REQUEST A |
Answer these questions from the passage on the Ten Commandments in Jewish liturgy:
(i) Where were ancient examples found of tefillin that held other passages?
(ii) Who sought to reinstate the Ten Commandments in Nehardea?
(iii) In what medieval place were the Ten Commandments recited as part of liturgy?
REQUEST B |
Reproduce everything in the passage on the Ten Commandments in Jewish liturgy from "- y. Berakhot" down to "Comm. each day.", with no changes.

[BEGIN TEXT SEGMENT]

The Nash papyrus from c. 1st BCE Egypt contains the 10 C. & Shema.

This is similar to the liturgy of the temple according to Mishnah Tamid 5:1!
Tefillin or Phylacteries now contain the same 4 biblical passages.

In antiquity, some included other passages, like the 10 Commandments. Examples were discovered at Qumran (pic).

The rabbis condemned this practice: "'Bind them...' but not the 10 Commandments" (Sifre Deut 35).
The rabbis claim that the recitation of the 10 Comm. was abolished b/c of heretics (minim):

"It would be proper to read the 10 Commandments every day. Why don’t we? B/c of the zeal of the heretics, lest they say: These alone were given to Moses at Sinai."
- y. Berakhot 1:3c
Rabbis in Babylonia appear intent on reinstating their recitation:

Rabbah...sought to reinstitute them in Sura... [later] Amemar sought to reinstate them in Nehardea, but Rav Ashi said to him, They already abolished them because of the arguments of the heretics. 
b. Berakhot 12a
In Medieval Fustat, however, the Ten Commandments were recited as part of liturgy, showing that some reinstated them.

Similarly, in some versions of the Babylonian R. Amram Gaon's liturgical handbook, it is "the right custom for individuals" to recite the 10 Comm. each day.
The Ten Commandments are just one example of how Jewish liturgy developed over time, often non-linearly, in different ways depending on community, based on real & perceived pressures within & "outside" communities, and on the enduring attraction of certain passages.

[END TEXT SEGMENT]
[BEGIN ROWS]

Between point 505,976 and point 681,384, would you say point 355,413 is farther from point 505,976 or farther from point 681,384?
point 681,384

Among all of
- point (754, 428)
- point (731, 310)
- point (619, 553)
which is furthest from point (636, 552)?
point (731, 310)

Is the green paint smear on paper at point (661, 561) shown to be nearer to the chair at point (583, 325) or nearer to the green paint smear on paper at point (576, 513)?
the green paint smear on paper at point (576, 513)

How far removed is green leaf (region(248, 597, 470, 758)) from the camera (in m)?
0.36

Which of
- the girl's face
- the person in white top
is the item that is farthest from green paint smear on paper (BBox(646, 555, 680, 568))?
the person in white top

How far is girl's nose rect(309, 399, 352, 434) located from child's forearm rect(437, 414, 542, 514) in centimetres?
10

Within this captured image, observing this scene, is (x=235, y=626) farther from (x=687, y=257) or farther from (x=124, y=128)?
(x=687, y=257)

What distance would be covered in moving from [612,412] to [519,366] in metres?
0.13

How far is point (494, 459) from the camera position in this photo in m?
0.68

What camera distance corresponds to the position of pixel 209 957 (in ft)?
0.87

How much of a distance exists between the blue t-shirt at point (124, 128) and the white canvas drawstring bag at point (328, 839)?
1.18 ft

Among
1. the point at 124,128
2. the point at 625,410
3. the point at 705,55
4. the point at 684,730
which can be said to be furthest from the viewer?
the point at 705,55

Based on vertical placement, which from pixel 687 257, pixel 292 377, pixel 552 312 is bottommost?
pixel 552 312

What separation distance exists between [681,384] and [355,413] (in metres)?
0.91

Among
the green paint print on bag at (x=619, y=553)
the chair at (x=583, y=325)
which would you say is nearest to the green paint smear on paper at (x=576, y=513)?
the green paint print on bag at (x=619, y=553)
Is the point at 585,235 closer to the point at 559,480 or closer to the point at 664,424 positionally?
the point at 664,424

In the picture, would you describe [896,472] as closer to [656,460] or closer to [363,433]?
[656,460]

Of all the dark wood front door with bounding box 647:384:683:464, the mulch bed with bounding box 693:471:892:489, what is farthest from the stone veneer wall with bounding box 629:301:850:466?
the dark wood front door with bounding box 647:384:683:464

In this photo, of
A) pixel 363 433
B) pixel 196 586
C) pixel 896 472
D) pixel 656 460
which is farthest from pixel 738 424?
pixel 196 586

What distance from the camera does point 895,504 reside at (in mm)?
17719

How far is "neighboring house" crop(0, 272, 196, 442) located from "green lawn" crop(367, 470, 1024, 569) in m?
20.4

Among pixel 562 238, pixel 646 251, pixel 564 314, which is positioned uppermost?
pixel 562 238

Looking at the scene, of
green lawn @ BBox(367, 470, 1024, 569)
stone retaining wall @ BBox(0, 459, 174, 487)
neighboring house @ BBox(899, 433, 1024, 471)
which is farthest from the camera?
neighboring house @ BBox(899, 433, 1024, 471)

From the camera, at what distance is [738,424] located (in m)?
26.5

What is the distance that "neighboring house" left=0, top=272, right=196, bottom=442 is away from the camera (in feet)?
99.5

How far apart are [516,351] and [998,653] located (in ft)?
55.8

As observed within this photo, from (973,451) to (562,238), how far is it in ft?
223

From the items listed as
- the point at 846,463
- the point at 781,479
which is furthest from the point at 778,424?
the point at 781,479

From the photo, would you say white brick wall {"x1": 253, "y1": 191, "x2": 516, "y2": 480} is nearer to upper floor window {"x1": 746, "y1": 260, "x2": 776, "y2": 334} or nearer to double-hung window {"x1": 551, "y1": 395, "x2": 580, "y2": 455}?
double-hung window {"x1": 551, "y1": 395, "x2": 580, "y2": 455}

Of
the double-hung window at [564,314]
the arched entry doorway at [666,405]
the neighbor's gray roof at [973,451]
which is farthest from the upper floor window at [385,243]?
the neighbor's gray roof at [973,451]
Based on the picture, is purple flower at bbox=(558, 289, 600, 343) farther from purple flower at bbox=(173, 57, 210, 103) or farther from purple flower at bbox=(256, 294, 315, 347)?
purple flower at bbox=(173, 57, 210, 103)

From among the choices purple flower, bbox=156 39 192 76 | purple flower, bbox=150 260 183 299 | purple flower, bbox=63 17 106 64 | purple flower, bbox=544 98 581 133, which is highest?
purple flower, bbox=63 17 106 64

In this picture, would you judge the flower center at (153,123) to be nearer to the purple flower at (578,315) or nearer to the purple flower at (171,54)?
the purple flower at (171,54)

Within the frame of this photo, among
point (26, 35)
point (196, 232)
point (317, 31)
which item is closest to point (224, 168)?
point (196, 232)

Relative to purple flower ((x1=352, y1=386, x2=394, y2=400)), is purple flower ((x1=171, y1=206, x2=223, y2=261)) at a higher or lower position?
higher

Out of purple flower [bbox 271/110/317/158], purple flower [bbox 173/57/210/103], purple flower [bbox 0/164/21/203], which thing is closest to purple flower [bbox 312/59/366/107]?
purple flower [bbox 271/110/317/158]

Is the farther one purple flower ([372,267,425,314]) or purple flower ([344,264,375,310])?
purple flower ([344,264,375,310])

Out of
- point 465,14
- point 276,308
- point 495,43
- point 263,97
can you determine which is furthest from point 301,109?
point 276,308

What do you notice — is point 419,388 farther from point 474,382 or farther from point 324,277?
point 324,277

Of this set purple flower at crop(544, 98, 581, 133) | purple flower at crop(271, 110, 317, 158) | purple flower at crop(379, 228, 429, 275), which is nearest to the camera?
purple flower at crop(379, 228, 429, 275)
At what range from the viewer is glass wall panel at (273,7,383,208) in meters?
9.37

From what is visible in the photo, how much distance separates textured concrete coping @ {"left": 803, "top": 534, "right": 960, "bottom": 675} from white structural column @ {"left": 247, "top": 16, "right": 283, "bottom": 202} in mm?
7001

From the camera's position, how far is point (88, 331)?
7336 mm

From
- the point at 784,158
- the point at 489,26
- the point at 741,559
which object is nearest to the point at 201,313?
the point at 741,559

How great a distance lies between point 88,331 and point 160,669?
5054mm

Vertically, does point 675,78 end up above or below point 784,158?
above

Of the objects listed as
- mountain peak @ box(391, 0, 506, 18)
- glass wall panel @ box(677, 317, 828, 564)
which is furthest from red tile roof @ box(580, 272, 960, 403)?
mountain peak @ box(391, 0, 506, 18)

[END ROWS]

CORRECT OUTPUT A |
(i) Qumran
(ii) Amemar
(iii) Fustat

CORRECT OUTPUT B |
- y. Berakhot 1:3c
Rabbis in Babylonia appear intent on reinstating their recitation:

Rabbah...sought to reinstitute them in Sura... [later] Amemar sought to reinstate them in Nehardea, but Rav Ashi said to him, They already abolished them because of the arguments of the heretics. 
b. Berakhot 12a
In Medieval Fustat, however, the Ten Commandments were recited as part of liturgy, showing that some reinstated them.

Similarly, in some versions of the Babylonian R. Amram Gaon's liturgical handbook, it is "the right custom for individuals" to recite the 10 Comm. each day.